*Required action:* Please repeat exactly the lines below from the line with "Autumn Tag –" to the line with "Futterstelle am alten Steinbruch", including both, and leave out every picture.

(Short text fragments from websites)
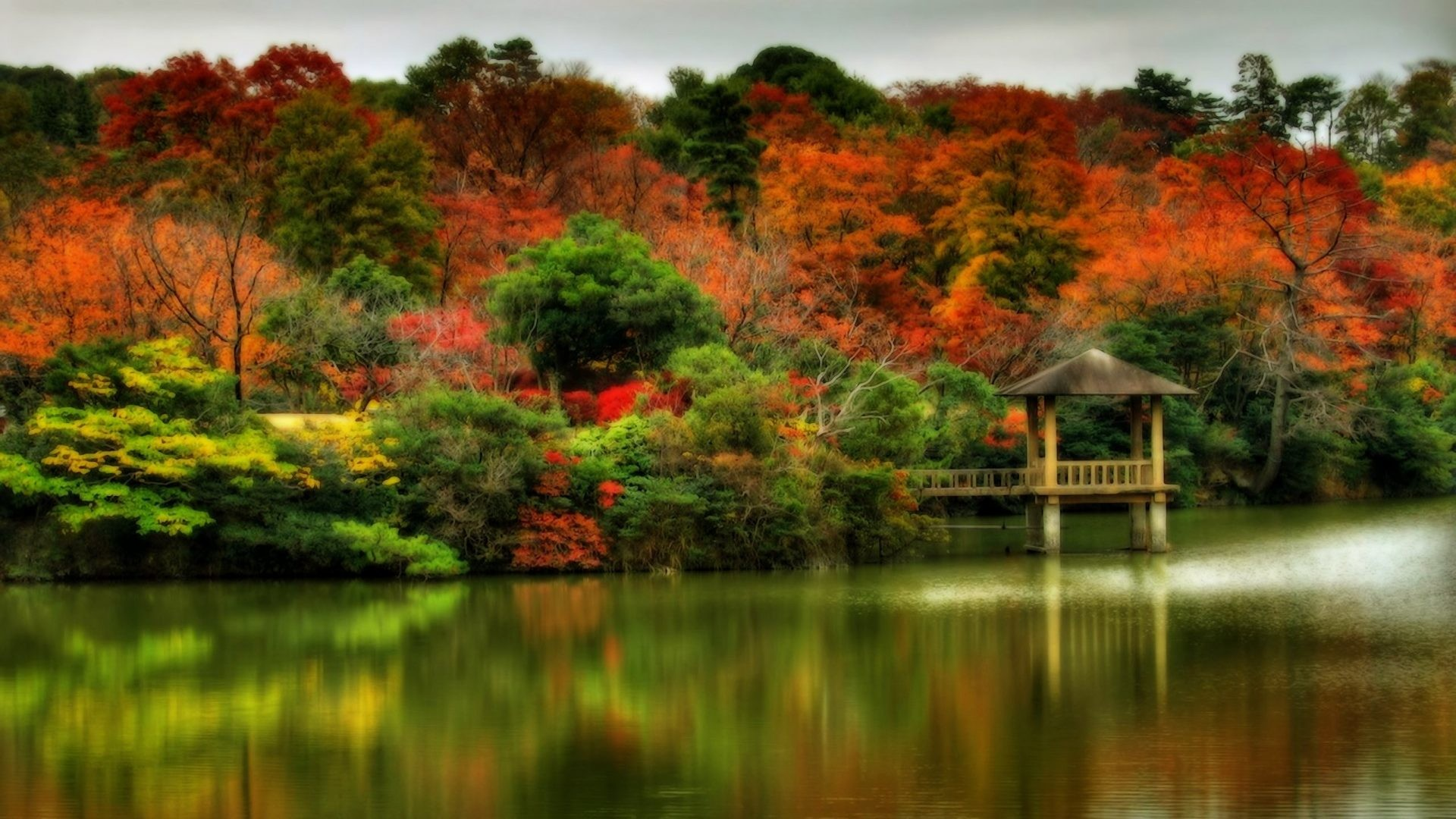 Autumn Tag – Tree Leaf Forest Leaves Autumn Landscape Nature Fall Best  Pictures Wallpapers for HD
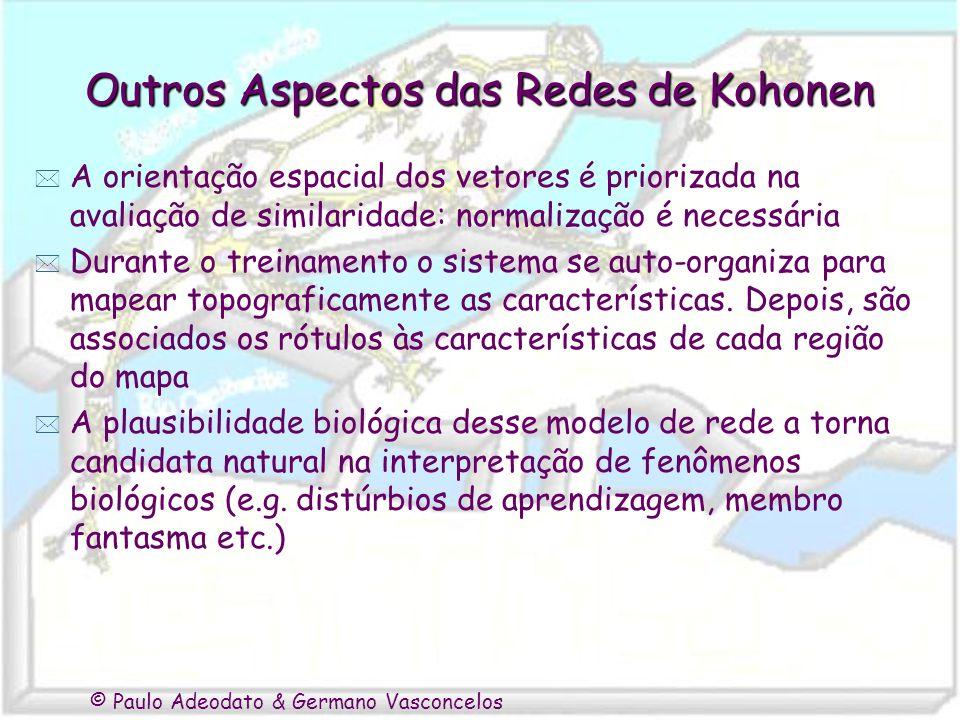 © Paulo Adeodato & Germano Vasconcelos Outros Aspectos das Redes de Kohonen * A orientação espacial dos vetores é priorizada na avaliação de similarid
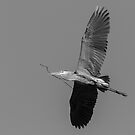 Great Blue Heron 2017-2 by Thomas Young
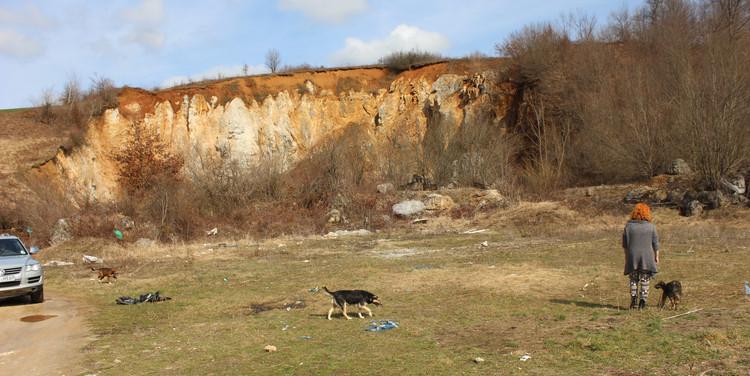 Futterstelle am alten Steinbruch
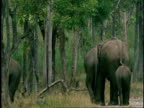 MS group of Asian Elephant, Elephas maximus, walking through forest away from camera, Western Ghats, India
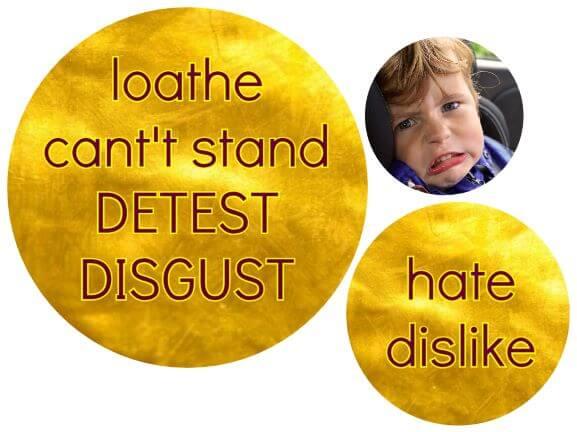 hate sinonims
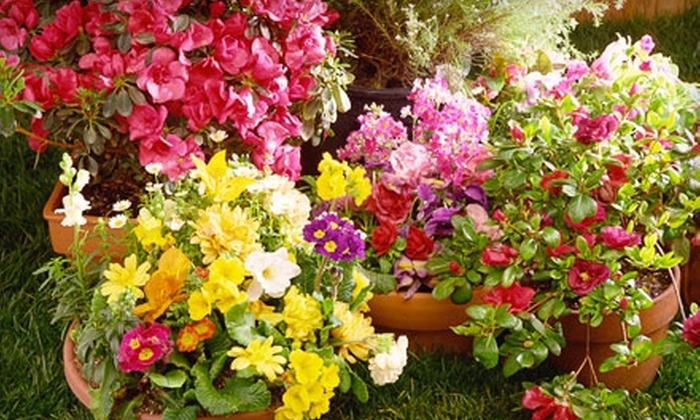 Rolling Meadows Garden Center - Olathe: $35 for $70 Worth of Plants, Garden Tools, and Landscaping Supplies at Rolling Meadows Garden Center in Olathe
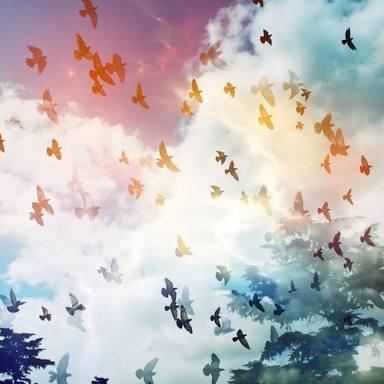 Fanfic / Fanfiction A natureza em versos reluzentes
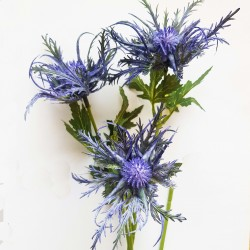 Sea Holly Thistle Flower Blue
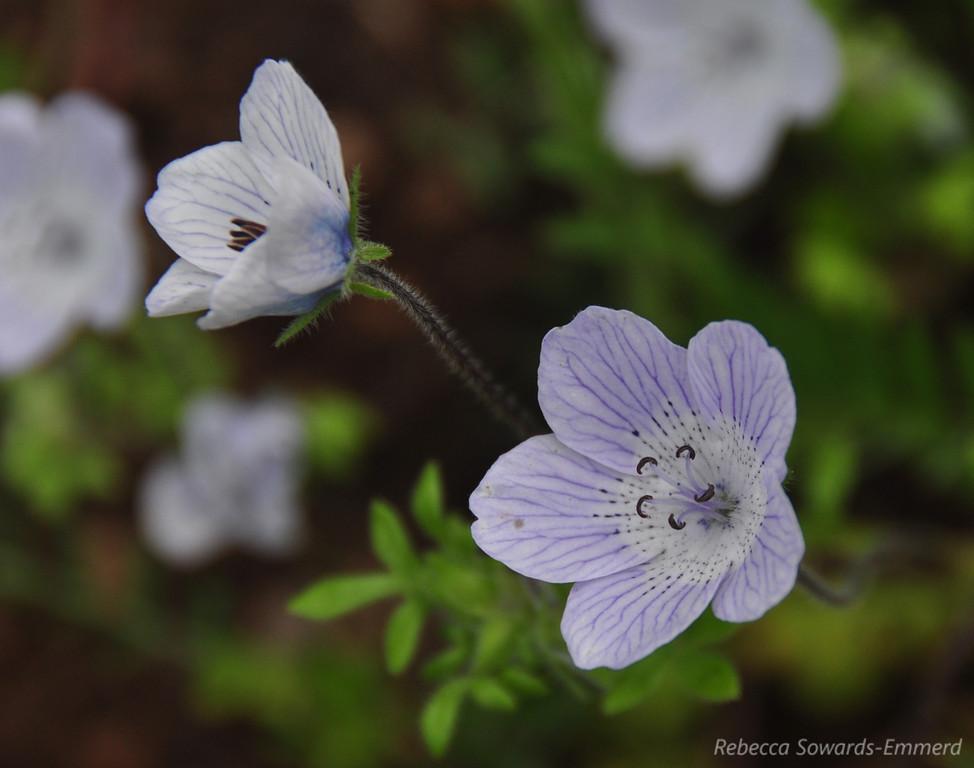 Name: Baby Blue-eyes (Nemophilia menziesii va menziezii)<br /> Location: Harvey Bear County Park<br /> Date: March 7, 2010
--
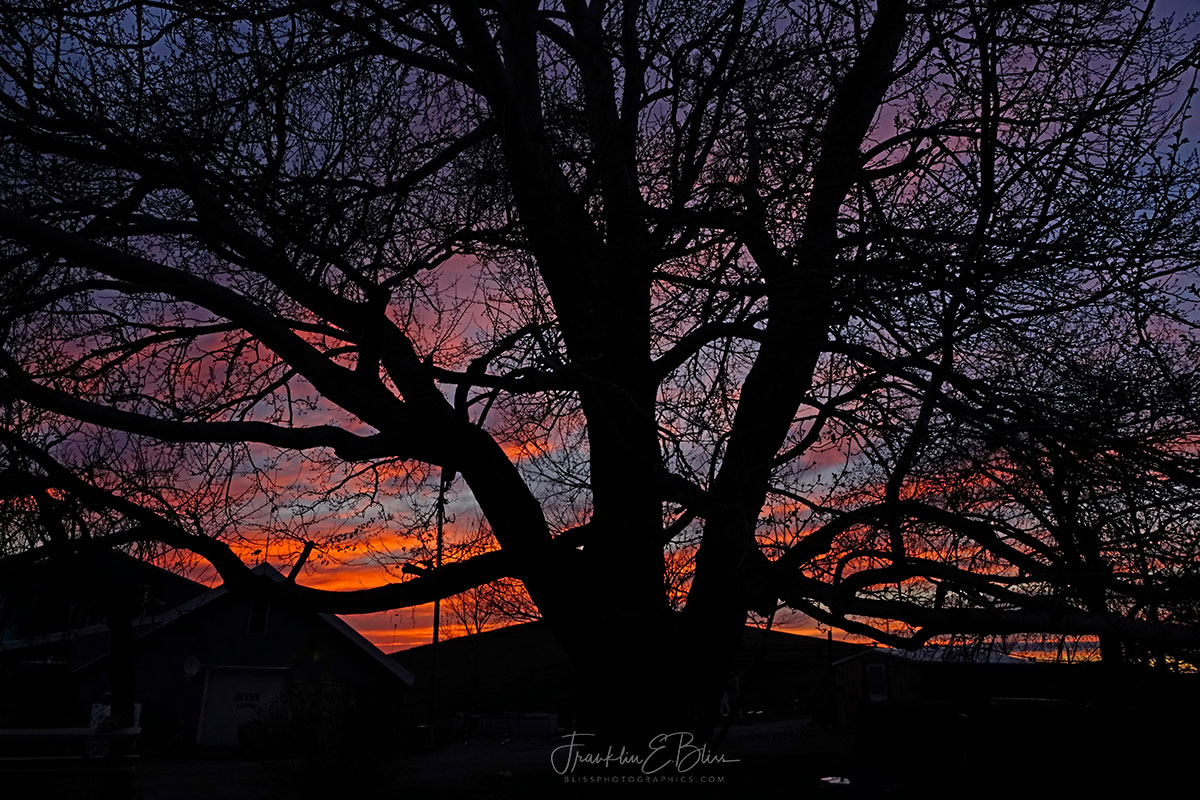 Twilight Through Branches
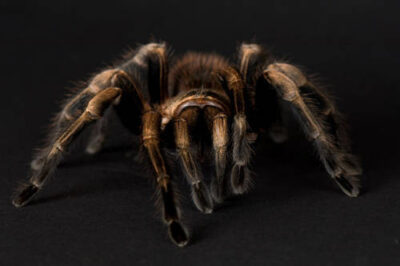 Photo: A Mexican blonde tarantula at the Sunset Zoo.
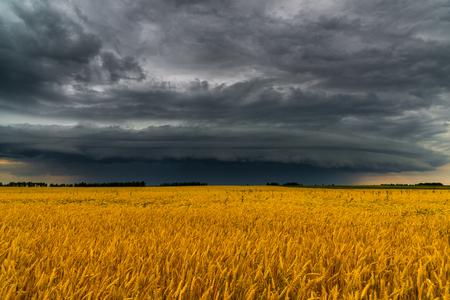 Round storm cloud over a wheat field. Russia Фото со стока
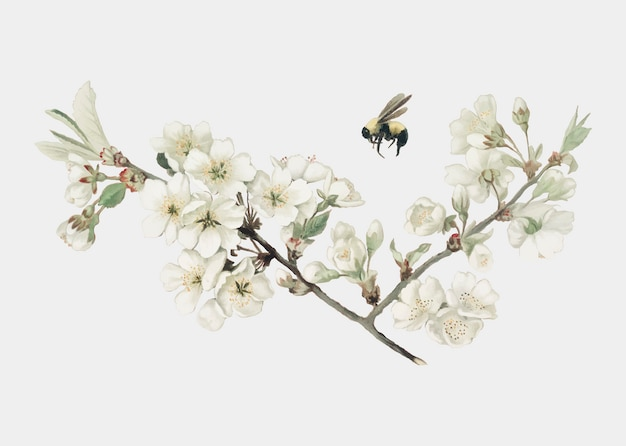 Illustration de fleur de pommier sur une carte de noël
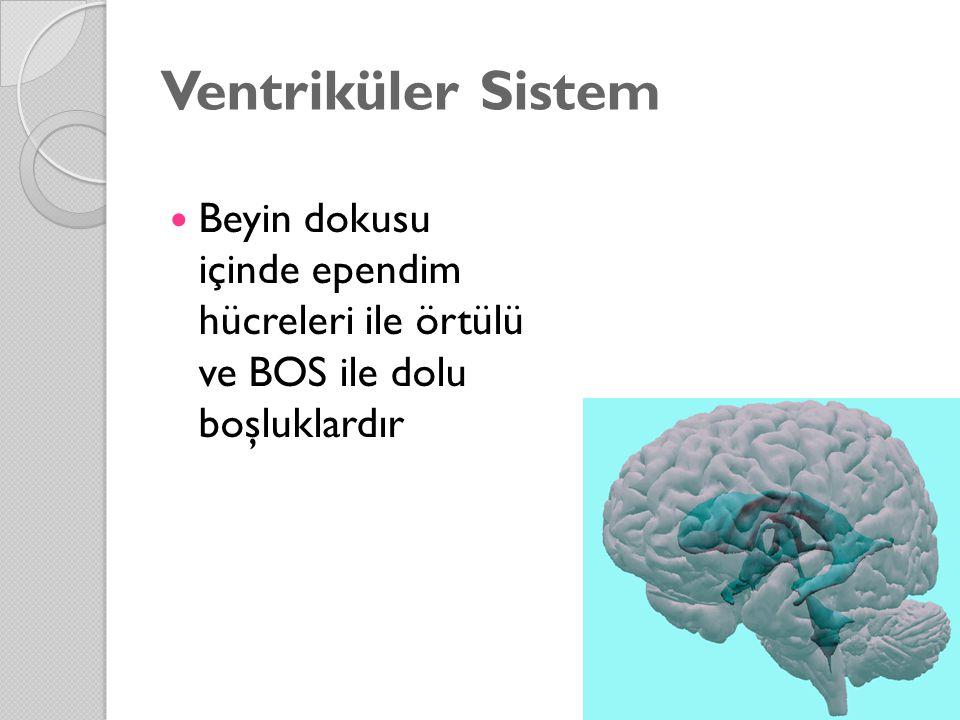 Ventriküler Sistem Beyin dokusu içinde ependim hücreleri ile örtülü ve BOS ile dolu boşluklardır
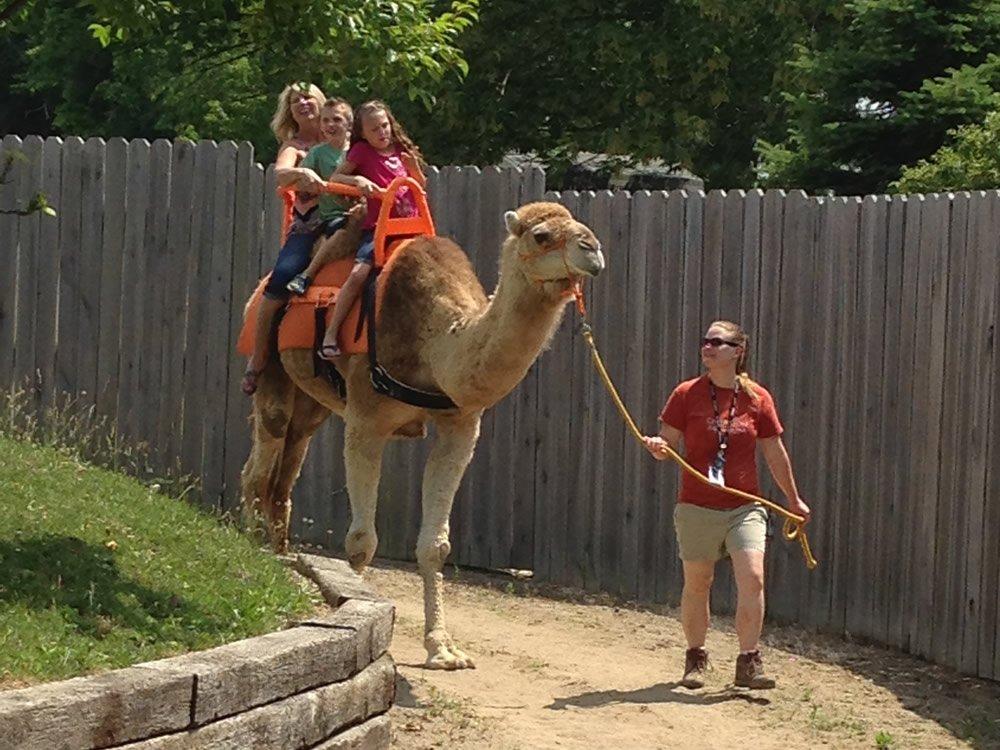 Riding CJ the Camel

*Result of the exercise:*
 Autumn Tag – Tree Leaf Forest Leaves Autumn Landscape Nature Fall Best  Pictures Wallpapers for HD
 © Paulo Adeodato & Germano Vasconcelos Outros Aspectos das Redes de Kohonen * A orientação espacial dos vetores é priorizada na avaliação de similarid
 Great Blue Heron 2017-2 by Thomas Young
 Futterstelle am alten Steinbruch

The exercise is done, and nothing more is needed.